This blog has reported on numerous occasions (see, e.g., here, here and here) about the creeping rise in state and local taxes around the country. Today we add Wyoming to this list. A bill currently being considered in the state legislature will permit counties to add a sixth sales penny tax for the purpose of street and highway maintenance, From the Casper Star Tribune:
The Wyoming Senate on Thursday approved for the second time a bill that allows voters to decide whether to impose a sixth-penny sales tax for road and street maintenance. The bill comes up for third and final vote in the Senate today. It previously passed the House. The Senate changed the bill Thursday to allow one-time major maintenance, renovation or reconstruction of a specifically defined section of public roadway not included in regular county operations. The tax would end when the specified amount of money has been collected. Sen. Curt Meier, R-LaGrange, said the amendment would allow small towns to fix their streets. Sen. Drew Perkins, R-Casper, said the amendment is contrary to the intent of the bill. “This is a significant policy change for the capital facilities tax,” Perkins said. To get the capital facilities tax on the ballot, the governing bodies in a county must approve the proposal.
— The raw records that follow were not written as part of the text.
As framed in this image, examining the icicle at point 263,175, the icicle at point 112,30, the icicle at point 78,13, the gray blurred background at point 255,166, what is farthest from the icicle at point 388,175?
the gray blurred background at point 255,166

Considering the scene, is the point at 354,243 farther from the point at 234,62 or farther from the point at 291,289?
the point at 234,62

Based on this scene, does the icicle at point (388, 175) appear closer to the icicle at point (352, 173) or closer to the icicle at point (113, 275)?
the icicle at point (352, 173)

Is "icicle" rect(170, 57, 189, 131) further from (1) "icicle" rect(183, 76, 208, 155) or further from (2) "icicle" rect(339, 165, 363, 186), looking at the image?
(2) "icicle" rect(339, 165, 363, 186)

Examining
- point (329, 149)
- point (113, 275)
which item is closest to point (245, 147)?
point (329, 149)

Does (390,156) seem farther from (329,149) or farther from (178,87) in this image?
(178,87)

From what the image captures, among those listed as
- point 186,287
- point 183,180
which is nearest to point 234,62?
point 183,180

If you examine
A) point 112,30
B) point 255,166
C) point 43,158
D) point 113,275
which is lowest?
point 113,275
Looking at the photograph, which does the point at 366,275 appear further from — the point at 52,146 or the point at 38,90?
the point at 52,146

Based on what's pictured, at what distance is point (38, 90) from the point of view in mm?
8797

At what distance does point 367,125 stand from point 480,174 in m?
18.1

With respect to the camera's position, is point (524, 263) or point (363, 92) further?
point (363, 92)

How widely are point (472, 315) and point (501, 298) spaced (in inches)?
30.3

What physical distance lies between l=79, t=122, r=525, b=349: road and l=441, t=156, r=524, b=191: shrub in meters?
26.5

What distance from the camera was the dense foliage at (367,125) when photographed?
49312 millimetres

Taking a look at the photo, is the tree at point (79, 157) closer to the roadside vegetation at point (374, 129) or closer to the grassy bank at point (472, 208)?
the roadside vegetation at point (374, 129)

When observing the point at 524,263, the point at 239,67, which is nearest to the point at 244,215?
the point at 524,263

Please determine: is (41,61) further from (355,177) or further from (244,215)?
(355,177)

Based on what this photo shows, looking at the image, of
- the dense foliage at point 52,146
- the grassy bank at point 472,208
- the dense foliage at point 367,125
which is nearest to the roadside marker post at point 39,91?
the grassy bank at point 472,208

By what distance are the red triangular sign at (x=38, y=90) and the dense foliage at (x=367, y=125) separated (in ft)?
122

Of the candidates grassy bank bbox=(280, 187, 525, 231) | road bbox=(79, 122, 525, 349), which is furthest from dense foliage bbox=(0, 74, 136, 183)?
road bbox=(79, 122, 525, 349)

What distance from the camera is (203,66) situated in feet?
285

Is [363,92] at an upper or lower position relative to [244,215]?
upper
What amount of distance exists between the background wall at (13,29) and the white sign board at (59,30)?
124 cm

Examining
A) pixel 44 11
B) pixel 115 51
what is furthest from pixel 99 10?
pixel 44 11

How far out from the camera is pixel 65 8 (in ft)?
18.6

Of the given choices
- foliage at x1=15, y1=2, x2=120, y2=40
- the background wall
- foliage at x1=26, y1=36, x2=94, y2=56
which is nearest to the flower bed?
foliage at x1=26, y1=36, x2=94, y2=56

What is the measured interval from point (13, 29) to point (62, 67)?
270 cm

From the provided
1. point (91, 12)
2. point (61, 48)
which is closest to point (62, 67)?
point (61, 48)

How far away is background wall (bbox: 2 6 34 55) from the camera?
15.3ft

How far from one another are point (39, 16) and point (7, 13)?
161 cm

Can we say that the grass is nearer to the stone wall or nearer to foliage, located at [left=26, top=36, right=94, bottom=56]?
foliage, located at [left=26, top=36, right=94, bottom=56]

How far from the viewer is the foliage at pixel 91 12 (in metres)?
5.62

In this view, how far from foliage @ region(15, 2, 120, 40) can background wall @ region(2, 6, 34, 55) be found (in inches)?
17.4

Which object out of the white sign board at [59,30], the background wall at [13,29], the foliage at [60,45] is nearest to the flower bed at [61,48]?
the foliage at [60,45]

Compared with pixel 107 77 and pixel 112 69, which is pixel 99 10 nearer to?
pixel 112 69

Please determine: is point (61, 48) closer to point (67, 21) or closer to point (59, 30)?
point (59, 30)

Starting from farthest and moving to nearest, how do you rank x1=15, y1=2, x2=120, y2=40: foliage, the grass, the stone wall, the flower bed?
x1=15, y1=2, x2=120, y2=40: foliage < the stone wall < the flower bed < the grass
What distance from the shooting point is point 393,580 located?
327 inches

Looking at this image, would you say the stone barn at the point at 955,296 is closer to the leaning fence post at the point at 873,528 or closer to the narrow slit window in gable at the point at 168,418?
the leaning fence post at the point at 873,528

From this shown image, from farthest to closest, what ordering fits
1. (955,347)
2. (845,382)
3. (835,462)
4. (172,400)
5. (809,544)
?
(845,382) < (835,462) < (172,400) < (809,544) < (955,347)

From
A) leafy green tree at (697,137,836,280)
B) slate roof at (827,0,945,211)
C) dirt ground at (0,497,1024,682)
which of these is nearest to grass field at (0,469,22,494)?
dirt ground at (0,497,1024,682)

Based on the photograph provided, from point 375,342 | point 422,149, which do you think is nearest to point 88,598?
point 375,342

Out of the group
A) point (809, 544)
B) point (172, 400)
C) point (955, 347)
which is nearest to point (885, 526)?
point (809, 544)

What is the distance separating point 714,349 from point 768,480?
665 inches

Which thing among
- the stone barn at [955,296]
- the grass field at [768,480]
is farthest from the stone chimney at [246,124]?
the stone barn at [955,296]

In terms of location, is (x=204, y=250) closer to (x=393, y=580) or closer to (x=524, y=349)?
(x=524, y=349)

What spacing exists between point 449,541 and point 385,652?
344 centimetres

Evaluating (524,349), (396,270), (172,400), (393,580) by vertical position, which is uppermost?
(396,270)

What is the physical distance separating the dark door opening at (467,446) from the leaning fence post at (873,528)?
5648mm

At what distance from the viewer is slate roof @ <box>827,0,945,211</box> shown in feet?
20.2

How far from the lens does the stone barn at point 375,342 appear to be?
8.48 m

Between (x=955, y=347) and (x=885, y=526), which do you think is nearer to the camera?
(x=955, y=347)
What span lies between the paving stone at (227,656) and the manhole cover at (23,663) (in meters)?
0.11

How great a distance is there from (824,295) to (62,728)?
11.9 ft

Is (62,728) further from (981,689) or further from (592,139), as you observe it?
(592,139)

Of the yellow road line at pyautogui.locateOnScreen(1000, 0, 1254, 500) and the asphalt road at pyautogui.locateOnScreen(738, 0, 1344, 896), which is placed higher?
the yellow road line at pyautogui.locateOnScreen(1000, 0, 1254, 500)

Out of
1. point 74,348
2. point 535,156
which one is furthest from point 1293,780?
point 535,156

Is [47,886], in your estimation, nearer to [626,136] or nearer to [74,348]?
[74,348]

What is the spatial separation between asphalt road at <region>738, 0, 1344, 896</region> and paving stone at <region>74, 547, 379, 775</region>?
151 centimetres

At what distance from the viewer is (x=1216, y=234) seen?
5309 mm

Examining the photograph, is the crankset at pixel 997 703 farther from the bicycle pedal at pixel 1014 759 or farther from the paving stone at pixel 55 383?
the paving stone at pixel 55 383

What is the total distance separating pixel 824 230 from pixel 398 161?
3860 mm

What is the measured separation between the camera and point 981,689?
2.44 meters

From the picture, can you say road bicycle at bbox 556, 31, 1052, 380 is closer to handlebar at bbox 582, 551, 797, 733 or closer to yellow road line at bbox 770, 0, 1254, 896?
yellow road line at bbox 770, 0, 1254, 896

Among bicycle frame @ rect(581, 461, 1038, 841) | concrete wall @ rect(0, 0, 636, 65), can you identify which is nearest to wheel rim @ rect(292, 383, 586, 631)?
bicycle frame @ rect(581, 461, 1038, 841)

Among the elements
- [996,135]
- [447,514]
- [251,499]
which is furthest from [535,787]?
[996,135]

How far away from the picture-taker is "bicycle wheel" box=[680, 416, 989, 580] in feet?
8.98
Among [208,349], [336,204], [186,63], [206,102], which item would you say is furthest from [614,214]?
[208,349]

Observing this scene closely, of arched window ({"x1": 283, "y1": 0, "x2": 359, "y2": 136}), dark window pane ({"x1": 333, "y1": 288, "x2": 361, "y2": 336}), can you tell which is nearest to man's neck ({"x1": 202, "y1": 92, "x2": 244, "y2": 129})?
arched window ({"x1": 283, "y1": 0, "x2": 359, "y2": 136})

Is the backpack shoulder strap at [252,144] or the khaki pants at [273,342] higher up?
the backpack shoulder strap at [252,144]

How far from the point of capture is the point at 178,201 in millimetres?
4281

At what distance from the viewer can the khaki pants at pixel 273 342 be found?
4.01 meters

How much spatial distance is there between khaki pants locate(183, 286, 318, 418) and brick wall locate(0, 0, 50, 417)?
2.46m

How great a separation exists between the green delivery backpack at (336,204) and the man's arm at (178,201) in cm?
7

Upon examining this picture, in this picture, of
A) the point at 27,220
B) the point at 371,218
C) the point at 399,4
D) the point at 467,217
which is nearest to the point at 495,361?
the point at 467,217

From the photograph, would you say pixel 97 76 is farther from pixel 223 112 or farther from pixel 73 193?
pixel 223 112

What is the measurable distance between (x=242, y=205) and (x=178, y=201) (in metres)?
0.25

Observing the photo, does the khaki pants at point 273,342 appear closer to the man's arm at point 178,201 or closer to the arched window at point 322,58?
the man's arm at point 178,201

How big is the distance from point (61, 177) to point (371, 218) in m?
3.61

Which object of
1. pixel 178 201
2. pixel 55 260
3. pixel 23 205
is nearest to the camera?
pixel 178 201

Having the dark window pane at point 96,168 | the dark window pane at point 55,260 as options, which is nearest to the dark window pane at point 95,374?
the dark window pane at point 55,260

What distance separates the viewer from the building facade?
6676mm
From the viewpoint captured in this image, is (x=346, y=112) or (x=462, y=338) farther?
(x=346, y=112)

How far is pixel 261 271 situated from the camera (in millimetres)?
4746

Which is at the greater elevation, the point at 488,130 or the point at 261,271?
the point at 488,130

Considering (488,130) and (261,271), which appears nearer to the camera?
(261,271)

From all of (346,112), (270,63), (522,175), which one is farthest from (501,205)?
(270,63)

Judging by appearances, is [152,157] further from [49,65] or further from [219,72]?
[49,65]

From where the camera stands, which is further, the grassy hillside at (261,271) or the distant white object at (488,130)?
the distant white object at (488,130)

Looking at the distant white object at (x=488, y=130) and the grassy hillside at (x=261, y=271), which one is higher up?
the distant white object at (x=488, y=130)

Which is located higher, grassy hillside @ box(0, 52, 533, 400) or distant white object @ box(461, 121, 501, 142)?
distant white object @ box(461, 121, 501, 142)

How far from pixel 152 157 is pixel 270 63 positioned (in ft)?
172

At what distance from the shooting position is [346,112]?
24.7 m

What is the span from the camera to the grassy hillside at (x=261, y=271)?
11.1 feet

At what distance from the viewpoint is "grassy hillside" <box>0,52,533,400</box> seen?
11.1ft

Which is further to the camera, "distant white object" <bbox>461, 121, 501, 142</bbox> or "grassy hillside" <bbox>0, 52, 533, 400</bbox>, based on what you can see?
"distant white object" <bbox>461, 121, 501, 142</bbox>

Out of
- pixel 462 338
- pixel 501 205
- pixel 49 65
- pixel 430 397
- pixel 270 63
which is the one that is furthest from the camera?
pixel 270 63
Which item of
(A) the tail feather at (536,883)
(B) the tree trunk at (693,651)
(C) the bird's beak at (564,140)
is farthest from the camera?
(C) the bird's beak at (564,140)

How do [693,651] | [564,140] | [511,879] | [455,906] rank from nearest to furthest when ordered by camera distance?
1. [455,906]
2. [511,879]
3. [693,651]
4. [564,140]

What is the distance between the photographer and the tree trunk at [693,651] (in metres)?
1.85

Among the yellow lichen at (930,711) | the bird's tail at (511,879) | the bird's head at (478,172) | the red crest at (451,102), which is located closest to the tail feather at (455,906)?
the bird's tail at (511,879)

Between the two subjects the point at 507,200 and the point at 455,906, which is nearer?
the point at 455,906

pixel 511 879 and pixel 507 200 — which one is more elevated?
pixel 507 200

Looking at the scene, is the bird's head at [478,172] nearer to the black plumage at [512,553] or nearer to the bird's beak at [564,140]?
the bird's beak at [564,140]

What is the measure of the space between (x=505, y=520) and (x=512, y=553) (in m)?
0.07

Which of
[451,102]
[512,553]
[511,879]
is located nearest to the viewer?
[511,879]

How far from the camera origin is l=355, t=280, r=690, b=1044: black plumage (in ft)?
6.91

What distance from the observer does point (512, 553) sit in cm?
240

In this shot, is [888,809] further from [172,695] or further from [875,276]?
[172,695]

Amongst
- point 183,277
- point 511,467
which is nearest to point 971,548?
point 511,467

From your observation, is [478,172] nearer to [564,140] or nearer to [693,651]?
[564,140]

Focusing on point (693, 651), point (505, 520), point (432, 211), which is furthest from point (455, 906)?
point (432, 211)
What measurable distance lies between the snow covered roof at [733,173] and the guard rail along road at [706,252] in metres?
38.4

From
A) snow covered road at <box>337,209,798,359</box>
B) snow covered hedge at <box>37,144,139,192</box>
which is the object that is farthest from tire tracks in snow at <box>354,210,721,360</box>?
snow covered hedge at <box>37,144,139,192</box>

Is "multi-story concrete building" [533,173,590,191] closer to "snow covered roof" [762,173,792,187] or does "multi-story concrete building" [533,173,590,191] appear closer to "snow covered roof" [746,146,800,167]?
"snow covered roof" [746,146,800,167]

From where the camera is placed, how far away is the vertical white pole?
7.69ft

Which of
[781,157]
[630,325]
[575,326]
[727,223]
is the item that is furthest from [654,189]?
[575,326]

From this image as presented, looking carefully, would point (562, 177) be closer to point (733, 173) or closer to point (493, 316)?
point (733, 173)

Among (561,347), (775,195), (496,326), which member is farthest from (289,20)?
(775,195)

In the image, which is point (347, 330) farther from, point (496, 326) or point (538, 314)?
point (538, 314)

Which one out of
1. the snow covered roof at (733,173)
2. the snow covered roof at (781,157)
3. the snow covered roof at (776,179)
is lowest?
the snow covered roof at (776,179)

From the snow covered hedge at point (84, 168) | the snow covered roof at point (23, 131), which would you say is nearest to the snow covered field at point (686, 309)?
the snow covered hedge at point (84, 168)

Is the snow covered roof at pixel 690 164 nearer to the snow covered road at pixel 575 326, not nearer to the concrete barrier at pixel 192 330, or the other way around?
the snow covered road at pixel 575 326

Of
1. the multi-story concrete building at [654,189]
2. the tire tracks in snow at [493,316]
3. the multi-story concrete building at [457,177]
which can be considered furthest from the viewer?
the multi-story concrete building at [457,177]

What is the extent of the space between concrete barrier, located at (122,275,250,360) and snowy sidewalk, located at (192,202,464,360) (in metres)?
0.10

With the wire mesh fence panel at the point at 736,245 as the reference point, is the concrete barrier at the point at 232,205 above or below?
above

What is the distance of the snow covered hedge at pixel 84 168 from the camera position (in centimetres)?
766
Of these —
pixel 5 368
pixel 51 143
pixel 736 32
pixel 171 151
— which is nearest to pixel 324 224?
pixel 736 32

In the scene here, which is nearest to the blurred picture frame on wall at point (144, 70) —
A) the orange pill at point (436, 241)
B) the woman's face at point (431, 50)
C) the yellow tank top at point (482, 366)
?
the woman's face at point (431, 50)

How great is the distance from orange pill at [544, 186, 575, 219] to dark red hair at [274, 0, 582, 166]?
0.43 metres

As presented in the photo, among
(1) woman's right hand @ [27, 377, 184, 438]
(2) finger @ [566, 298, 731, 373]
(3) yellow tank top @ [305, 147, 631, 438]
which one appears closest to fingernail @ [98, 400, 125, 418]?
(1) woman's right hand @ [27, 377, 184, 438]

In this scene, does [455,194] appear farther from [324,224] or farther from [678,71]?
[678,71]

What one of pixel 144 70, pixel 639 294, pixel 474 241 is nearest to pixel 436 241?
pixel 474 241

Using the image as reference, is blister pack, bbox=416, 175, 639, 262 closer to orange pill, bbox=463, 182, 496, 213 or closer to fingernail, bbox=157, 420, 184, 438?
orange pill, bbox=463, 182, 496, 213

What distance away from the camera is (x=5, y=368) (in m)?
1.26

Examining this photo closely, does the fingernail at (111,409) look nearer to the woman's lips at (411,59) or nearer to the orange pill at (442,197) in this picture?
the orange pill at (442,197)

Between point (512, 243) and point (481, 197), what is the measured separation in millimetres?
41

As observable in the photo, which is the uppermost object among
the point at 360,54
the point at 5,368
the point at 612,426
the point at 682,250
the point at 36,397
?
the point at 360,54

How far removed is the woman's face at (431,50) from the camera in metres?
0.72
The bill is seemingly inconspicuous. All it does is broaden the use of the sales tax for defined roadway maintenance and construction projects. What this means, though, is that those counties that choose to go for the higher taxes will effectively make that higher tax rate permanent. It is always easy to identify single projects of highway maintenance and construction that could be paid for with this tax.
What we have here is yet another example of a creeping increase in the permanent cost of government. If the bill set a specific date for when this sixth penny would sunset, it would be certain that there would not be an ongoing series of highway projects lining up to keep the revenues coming. But there is no sunset date in this bill. Instead, the bill caps the amount to be collected, which is coupled with an almost deliberate vagueness in the language on what projects the money can be used for. It is very easy for legislators to present to voters a list of projects similar to those that were paid for under the higher tax, that would merit an increase in the amount that can be collected under the tax.
To put this tax increase in perspective: if all counties in Wyoming adopted this higher tax, the economic repercussions would be felt immediataely. According to a macroeconomic model used by Wyoming Liberty Group for economic policy simulations, a sixth sales tax penny statewide would reduce consumer spending to such a degree that the private sector would lose 2,400 jobs in the first year. If the tax is kept in place for four years the total loss, compared to no change in the sales tax, would exceed 6,000 private sector jobs per year.
There are other ways to fund highway maintenance. One is to pull government out of its non-essential functions and concentrate its spending on essential programs. This would lead to a reduction in government spending and open up for more funds toward streets, highways and other infrastructure projects. Wyoming has the largest state and local government bureaucracies – measured as the rate of state and local government workers to private sector workers – in the country. In other words, there is plenty of room here for government shrinkage.